Facture électronique : l’État ne peut pas d’un coup remettre tout en cause
Dans sa nouvelle configuration, le Portail public de facturation n’offrira plus de service gratuit et semble perdre une part de son rôle pour la statistique publique. Une tribune de François Meunier, économiste et professeur affilié Ensae, ancien Président de l’Association des directeurs financiers et contrôleurs de gestion (DFCG).
La facturation électronique (FE) se généralise dans le monde. Pour la France, elle est déjà obligatoire pour tous les contrats de vente réalisés avec l’État au sens large. Elle le sera à compter de 2026 pour les grandes entreprises et les PMI, et une année plus tard pour les PME. Le projet répond à une directive européenne, de sorte qu’à terme c’est l’ensemble des biens et services de l’Union qui s’échangeront sous ce format.
Il est dommage que l’État, par une annonce subreptice, semble vouloir changer le modèle initialement prévu. De deux façons : un, il ne sera plus possible pour une entreprise de passer par l’opérateur public, de sorte que, tenue de traiter avec un opérateur privé, elle devra payer des frais de service pour envoyer des factures et en recevoir. Il est compréhensible que la CPME proteste à cet effet, car les PME seront les plus désavantagées. Deux, Bercy semble ne plus vouloir recevoir des données de facture individualisées, mais sous format agrégé par les opérateurs privés. Ce serait une très importante opportunité qui échapperait à la statistique publique et donc à la conduite de la politique économique. Voyons pourquoi.

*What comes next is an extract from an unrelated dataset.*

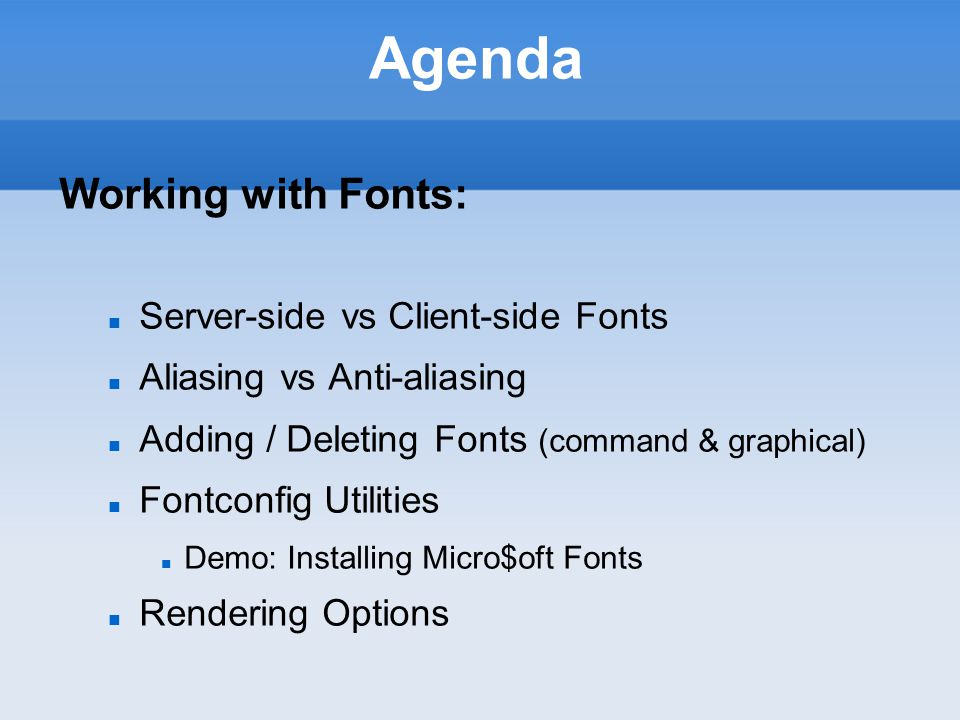 Configuring X Windows Server-Side vs Client-Side Fonts Since 2000, fonts are handled in X windows system with a new method – more from the client side.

Le projet de FE est avant tout d’origine fiscale : il s’agit de réduire l’importante fraude à la TVA estimée récemment entre 20 à 26 Md€ l’an selon l’INSEE, soit environ 13 % de la collecte globale. Pour autant, la FE reste une facture, c’est-à-dire un document légal attestant d’un contrat de vente et d’une demande de paiement que doit honorer l’acheteur, avec les mêmes informations que précédemment. Les flux interentreprises sont l’objet spécifique de la FE, appelé aussi e-invoicing. Mais les entreprises vendent également à des entités non soumises à la TVA, essentiellement les particuliers, sans pour autant leur délivrer toujours une facture, a fortiori électronique (qui doit être authentifiée numériquement par les deux parties). Les entreprises sont donc tenues par la loi de reporter les transactions avec les particuliers dans ce qui est appelé e-reporting.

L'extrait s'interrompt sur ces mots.